Wilmer Gerardo Núñez Posadas, de 35 años de edad, el mayor de 10 hermanos que vivían en la colonia Planeta, salió por de Honduras rumbo a Estados Unidos en el 2010, en parte, según su madre, por las amenazas de las pandillas; pero desapareció en México en medio de la violencia desbocada del crimen organizado, no tan distinta de aquella que buscaba dejar atrás.

La historia de Núñezes similar a la de muchas otras víctimas de la migración a su paso por México.

Cabe señalar que en los últimos cuatro años, casi 4.000 migrantes han desaparecido o muerto en su ruta hacia Estados Unidos, según una investigación de The Associated Press.

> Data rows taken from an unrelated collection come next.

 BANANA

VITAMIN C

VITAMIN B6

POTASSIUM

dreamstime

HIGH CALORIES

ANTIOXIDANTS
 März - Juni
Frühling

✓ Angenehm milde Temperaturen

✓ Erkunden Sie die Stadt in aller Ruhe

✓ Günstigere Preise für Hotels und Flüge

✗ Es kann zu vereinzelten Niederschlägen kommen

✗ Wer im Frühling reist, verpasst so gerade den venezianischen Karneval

Esos casi 4.000 latinoamericanos forman parte de los 56.800 migrantes desaparecidos o muertos en todo el mundo en el mismo período.

Wilmer Nuñez, deportado en tres ocasiones

Cabe destacar que en el 2010, Nuñez salió por última rumbo a Estados Unidos, puesto que no era la primera que se dirigía hacia allá. Su primer viaje lo hizo en los años 90, con 16 años, cuando su madre perdió el trabajo en una maquila. “No me dijo nada, un día simplemente se fue. Estaba lejos pero me acostumbre a tenerlo cerca, casi todos los días me llamaba”, recordó su madre.

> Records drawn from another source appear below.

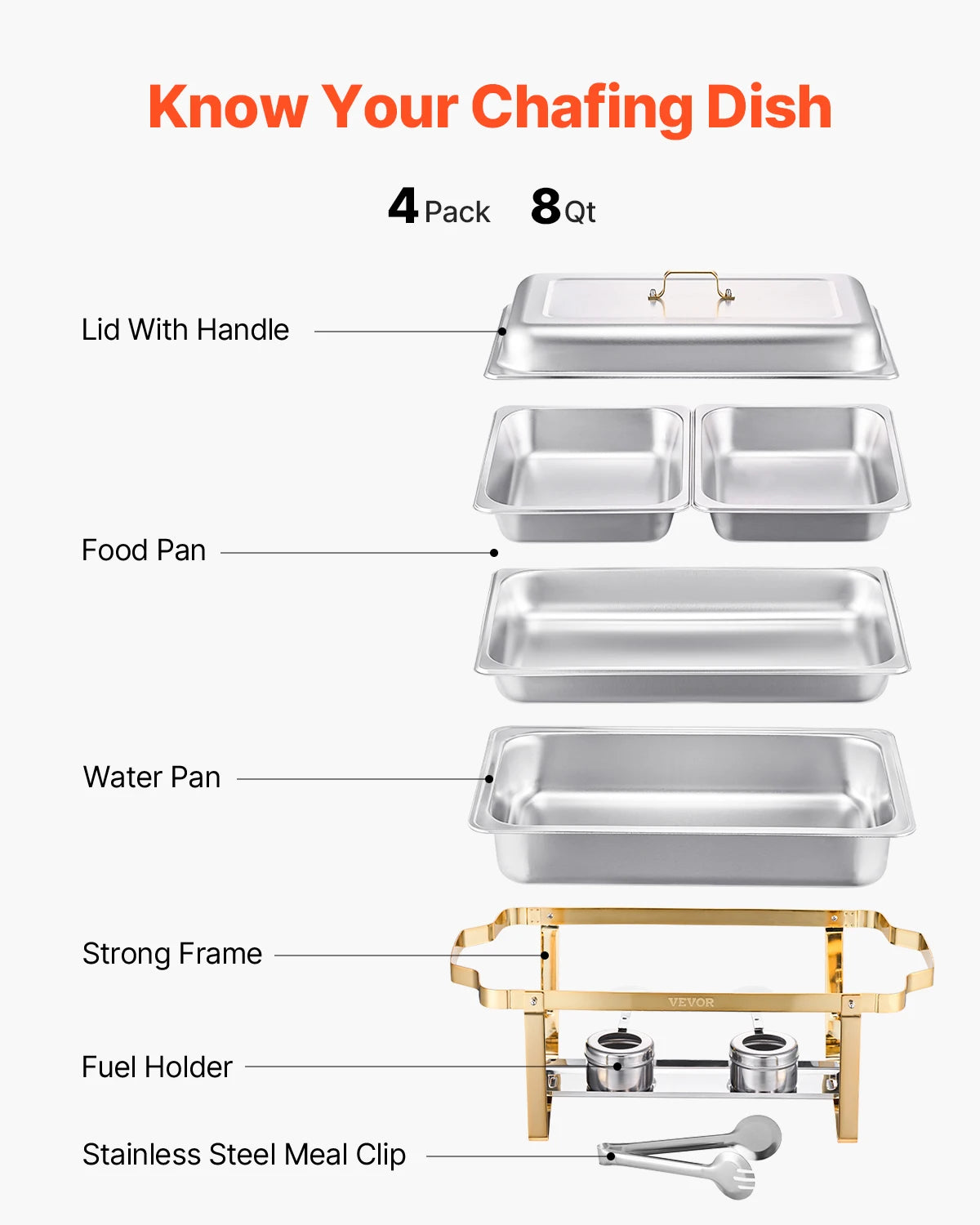 Know Your Chafing Dish

4 Pack 8 Qt

Lid With Handle

Food Pan

Water Pan

Strong Frame

VEVOR

Fuel Holder

Stainless Steel Meal Clip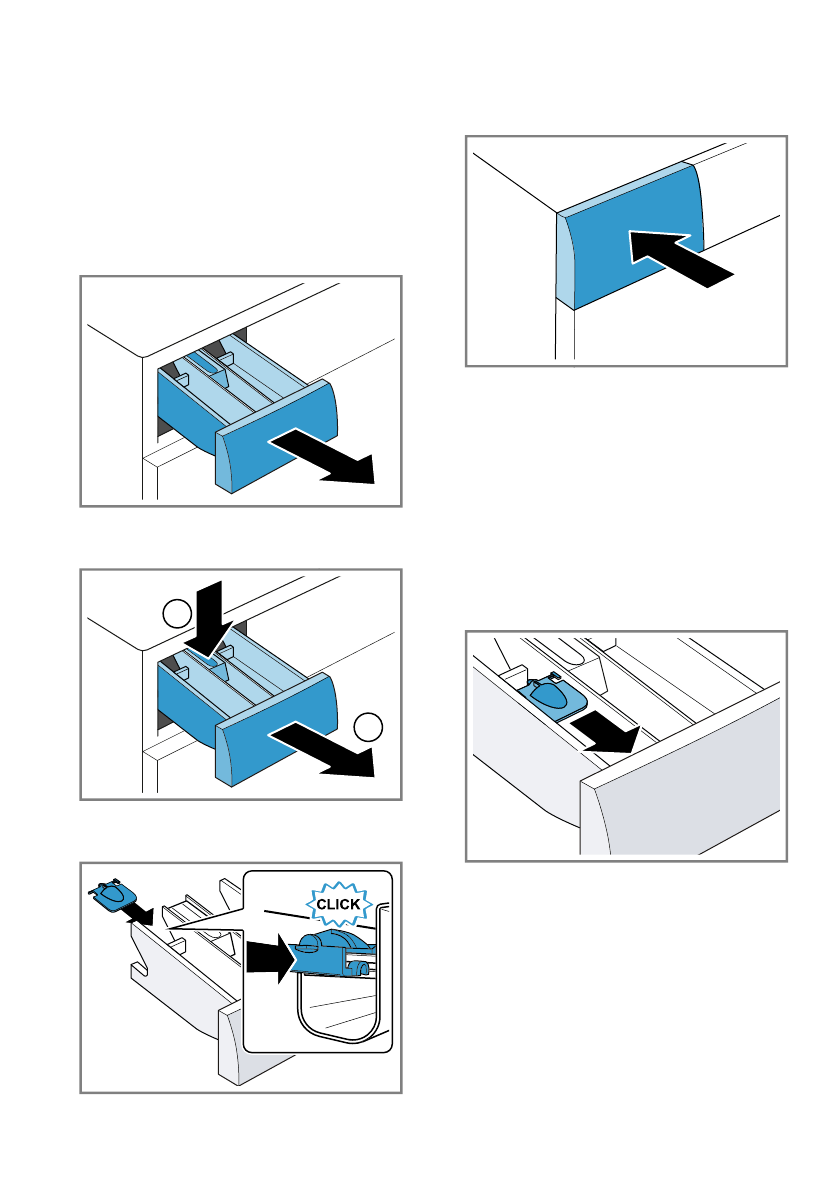 CLICK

Hombre atlético que siempre lucía un cuidado bigote y barba de perilla, Wilmerhabía sido deportado dos veces, pero siempre regresaba a Estados Unidos porque allí había hecho su vida.

En el año 2007 se enamoró de una mexicana, María Esther Lozano, que ahora tiene 38 años. Tuvieron una niña, su nombre es Dachell. Cuando su esposa estaba a punto de dar a luz de nuevo, en julio del 2010, a Núñez lo deportaron por tercera vez.

Para su madre, las deportaciones eran sinónimo de felicidad porque podía disfrutar de su hijo en casa.

«Viejita ¿Qué hacemos de almuerzo? me decía, porque cocinaba mejor que una mujer”. A Posadas se le iluminó la cara con el recuerdo. “Hacía carne guisada, amasaba harina de tortillas, cocinaba plátano maduro o tajada”, dijo con voz solloza.

Pero Wilmer planeaba regresar pronto a Estados Unidos, puesto que quería conocer a su niña recién nacida. Después de unos días en Planeta, emprendió por cuarta vez un viaje a «el país del norte».

“Me tengo que ir de aquí ya”

Wilmer habló por teléfono con su esposa antes de partir de nuevo. Junto con su sobrino y dos vecinos, Núñez tomó el autobús de medianoche que cada día lleva a decenas de migrantes hasta la frontera de Guatemala. Entre lo poco que tenía en su bolsa estaban unas baleadas preparadas por su tía.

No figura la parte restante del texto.